The hearing examiners state that there is nothing to keep PNM from continuing to delay issuing the bonds.

  • Legislators intended bonds to be issued close to the time of closure, but did not specify a time limit in the ETA: Section 16 of the ETA specifies percentages of the bond proceeds that must be placed into state accounts to go to efforts to help the displaced workers and impacted communities. That section states that within 30 days of receipt of the bond proceeds, the money must be transferred into the funds to help mitigate and redress the impact of the closure. 

“Based upon the Legislature’s establishment of the funds and the requirement to use the proceeds of the bond issuance for that purpose, the Legislature appears to have intended that the funds be provided at the approximate time of the abandonment, and, to make that occur, the Legislature also apparently intended that the energy transition bonds that would be used to fund those transfers would also be provided at the approximate time of the abandonment,” the hearing examiners wrote in the recommended decision. “The Legislature does not appear to have intended that the bonds would be issued and the proceeds be provided to the energy transition funds years later at the discretion of the utility.”

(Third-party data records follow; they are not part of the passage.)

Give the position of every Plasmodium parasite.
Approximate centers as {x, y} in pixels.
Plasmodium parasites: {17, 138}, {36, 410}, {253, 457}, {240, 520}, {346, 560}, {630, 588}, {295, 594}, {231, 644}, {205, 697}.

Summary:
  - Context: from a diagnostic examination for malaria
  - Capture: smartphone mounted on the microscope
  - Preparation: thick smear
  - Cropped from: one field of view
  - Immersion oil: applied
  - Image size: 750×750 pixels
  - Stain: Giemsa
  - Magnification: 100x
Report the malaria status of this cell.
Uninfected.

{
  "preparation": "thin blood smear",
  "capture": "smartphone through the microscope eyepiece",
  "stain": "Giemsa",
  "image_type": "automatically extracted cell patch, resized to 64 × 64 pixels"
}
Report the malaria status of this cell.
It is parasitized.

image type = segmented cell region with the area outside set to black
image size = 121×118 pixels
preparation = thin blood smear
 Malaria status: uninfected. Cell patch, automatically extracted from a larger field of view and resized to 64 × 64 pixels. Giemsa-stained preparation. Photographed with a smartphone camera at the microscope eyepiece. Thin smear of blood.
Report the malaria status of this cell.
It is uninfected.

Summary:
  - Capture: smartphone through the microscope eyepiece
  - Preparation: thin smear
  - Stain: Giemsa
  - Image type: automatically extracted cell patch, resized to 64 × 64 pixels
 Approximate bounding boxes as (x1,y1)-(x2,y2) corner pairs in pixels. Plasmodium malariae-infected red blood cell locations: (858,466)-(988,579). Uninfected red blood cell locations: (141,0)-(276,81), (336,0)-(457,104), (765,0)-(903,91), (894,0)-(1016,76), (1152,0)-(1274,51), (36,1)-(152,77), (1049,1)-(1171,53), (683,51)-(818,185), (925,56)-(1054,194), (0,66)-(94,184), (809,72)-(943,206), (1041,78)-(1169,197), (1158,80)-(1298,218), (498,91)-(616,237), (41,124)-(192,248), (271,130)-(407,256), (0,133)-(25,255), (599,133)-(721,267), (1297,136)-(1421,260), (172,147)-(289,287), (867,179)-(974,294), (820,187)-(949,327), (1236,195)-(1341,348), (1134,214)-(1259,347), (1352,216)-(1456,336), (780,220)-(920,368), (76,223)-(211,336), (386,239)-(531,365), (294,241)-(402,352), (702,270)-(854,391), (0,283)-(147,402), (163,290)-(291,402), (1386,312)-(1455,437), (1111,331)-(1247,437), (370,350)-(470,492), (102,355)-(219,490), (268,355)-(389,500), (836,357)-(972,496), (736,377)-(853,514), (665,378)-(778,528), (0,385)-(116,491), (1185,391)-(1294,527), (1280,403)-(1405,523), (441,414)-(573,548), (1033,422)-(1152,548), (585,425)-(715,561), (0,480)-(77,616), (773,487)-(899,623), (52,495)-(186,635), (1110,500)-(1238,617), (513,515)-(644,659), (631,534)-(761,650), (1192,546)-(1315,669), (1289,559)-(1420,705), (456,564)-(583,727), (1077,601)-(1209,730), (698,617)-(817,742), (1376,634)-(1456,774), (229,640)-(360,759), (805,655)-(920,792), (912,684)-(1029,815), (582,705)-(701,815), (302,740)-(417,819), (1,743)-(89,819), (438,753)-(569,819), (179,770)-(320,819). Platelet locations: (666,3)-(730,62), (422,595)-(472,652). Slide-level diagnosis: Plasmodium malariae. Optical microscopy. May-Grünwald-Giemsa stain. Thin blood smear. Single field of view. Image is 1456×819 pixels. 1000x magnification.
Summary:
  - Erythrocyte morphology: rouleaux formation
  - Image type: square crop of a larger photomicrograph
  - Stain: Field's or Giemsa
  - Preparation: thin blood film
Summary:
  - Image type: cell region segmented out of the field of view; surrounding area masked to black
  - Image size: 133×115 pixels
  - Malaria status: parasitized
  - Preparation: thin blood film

The hearing examiners further wrote that the Legislature intended for timely issuance of the bonds and not how PNM “through guileful manipulation of the ETA’s provisions, could elide its failure to satisfy the Legislature’s intent.”

  • The ETA does not limit the PRC’s authority to require PNM to remove the San Juan Generating Station from rates prior to the issuance of the bonds:” The ETA provides for the recovery of a utility’s costs of abandonment through a newly established securitization process, and, as such, it is logical that the ETA would also authorize the Commission to develop a ratemaking method to address the costs being securitized at the time the utility starts charging ratepayers for the costs of the energy transition bonds,” the hearing examiners wrote. “But there is no indication in the ETA or elsewhere that the Legislature intended to eliminate the Commission’s authority to address the removal of the abandoned units’ costs from rates when the abandonment is not done in conjunction with the securitization process.”

They further wrote that the ETA does not address the scenario presented in the case that is currently before the commission, which is the issuance of the bonds occurring at a separate time from the closure of the power plant units. This, they say, is because the Legislature did not anticipate that scenario when drafting the ETA. 

  • Rate credits should be issued when units close: The hearing examiners recommend a rate credit be issued upon the closure of unit one. This rate credit would be $1.76 for residential customers who use less than 1,000 kilowatt hours a month. Then, when unit four closes at the end of September, the rate credit should increase to $8.19.

The hearing examiners agreed with PNM’s assertion that such a rate credit would constitute piecemeal or single-issue ratemaking, but they state that the commission’s concern about piecemeal ratemaking is merely policy and not prohibitory.

“And, if, as here, there is a good reason to act contrary to that policy, it is appropriate to do so,” they wrote.